Goldman Sachs has been bullish on opportunities in healthcare in recent years as the COVID-19 pandemic subsides. At last year’s annual healthcare conference, the company released a report highlighting health-related sectors that could outperform expectations after a slow start to 2023.
“We are in a golden age of innovation in the life sciences, with technological advances providing new ways to diagnose and treat disease,” Amit Sinha, head of life sciences investments at Goldman Sachs Asset Management, said in a statement. A new approach is being developed.” “We believe that the current environment presents attractive opportunities to invest in the next generation of leading life sciences companies. Through our global platform, we will be the capital provider of choice and help companies realize their potential. We aim to help them reach their full potential.”
After 18 months of sluggish investment in healthcare after a strong 2021, Goldman Sachs’ announcement comes as financial giants made huge bets and raised capital to expand into the industry. It has reached new heights showing that
During the fall, Blackstone entered into a definitive agreement with Amicus Therapeutics for a $430 million financing partnership. At the time, the investment firm said it was excited to partner with Amicus to bring medicines to rare disease patient populations.

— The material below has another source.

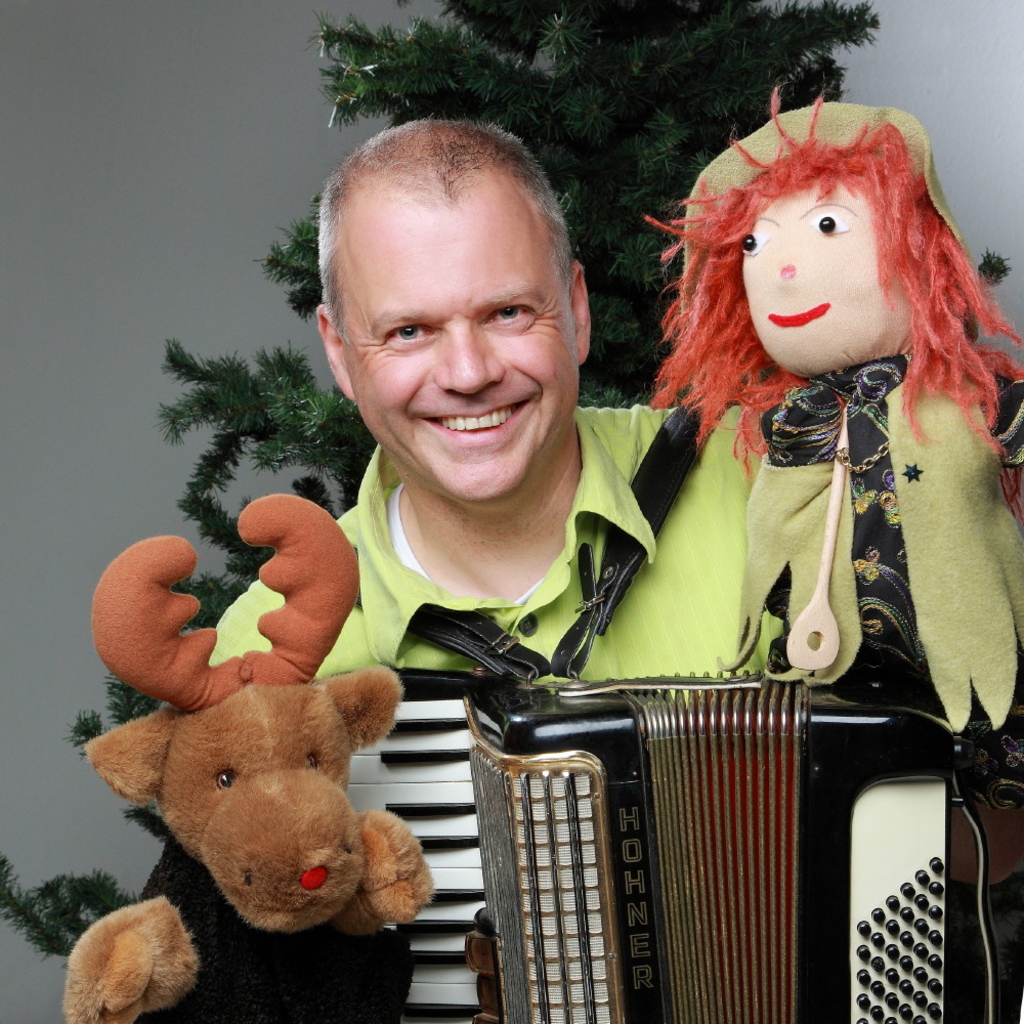 Anders Orth ist abgebildet mit einer Puppe, einem Akkordeon und einem Stofftiert-Elch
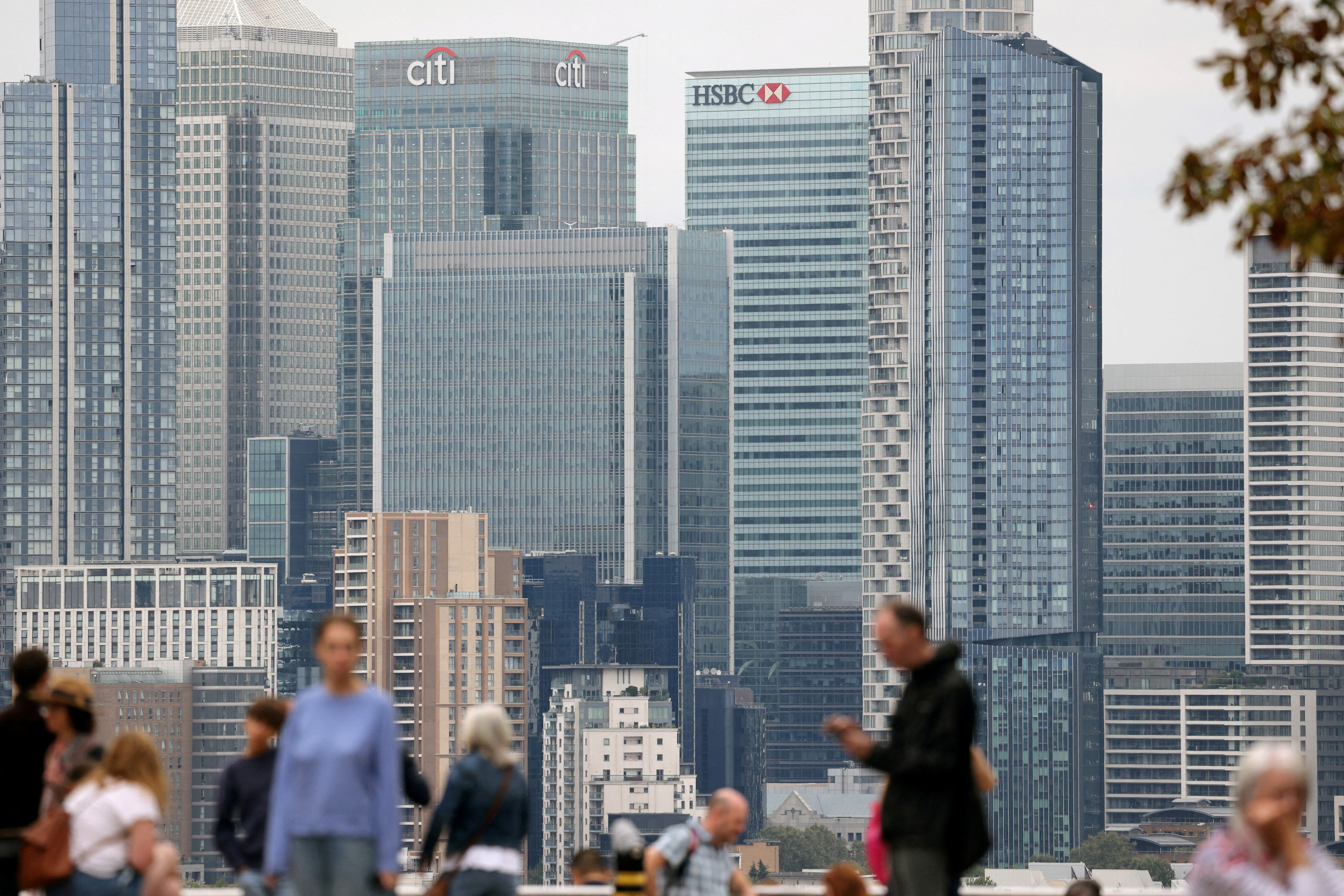 People stand in Greenwich Park with the Canary Wharf financial district in the distance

A few months ago, Genesis Therapeutics, an AI-driven drug discovery startup, closed a $200 million Series B funding round co-led by Silicon Valley-based venture capital firm Andreessen Horowitz (a16z) did.
In May, Metaphor Biotech secured $50 million from Flagship Pioneering, and a16z and General Catalyst invested $50 million in Hippocratic AI.
Outside of investment banks and venture capitalists, chip designer Nvidia also invested $50 million in Recursion Pharma over the summer.